When Kansas came around, I was ready. I ran out of T2, and felt wonderful. Up until the first hill, when I more or less bonked from the exertion of chasing the pack on the bike all day. Long story short (you can read my race report for all the details) I dropped to about 10 minute miles and stayed there. Embarrassing. The Adidas were probably the only good thing about the run. I was running (well, jogging) along pretty well for someone who was dead for the first ten or so miles. Then I really started hurting. Let me explain: Bonking doesn't hurt. It just feels like there's nothing left in the tank, because there isn't. I was hurting. I had been cramping the whole run, but this was really where it hurt. My form started to disintegrate. Through all of it, the Adidas were wonderful, mainly because when I say my form started to fall apart, I started to heel strike. It was a relief to have the heel support there, even though I'm certainly not proud that I had to rely on it.

I've done a lot more speed work since Kansas, particularly because I haven't ratcheted up the mileage again. And when I know I'll be running on pavement, the Adios are the shoes I reach for. That little extra support makes them a worthwhile investment for your next speed run if you're not on the track or a soft surface.

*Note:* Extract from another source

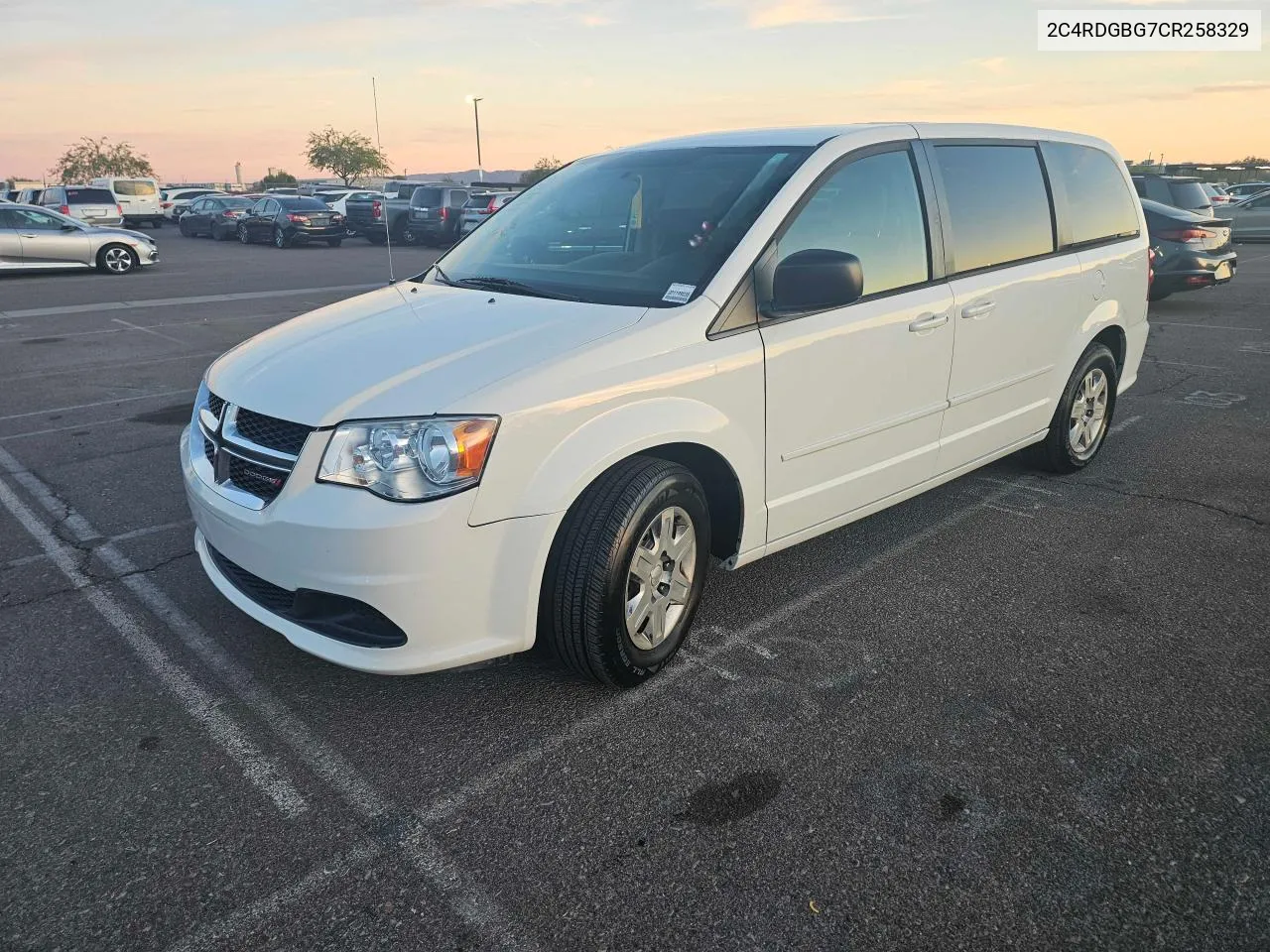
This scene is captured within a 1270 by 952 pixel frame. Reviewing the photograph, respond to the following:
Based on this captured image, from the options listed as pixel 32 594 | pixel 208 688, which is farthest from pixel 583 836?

Additional note (2/1/14): I've been using the Adios a lot more since June. They've seen me through several high tempo training sessions, more than a few double digit runs, and a PR 5k of 17:45 (in training, no less!) and I'm happy to say that they're still in my rotation. I try to use them sparingly, they are a racing flat after all, but when speed calls, the Adios answers. 


  1. This is a great and honest review. I concur, a great shoe. And no, bonking is no fun!

  2. If you haven't heard, Adidas is bringing their new Energy Boost tech to this shoe next year. Excited to try them!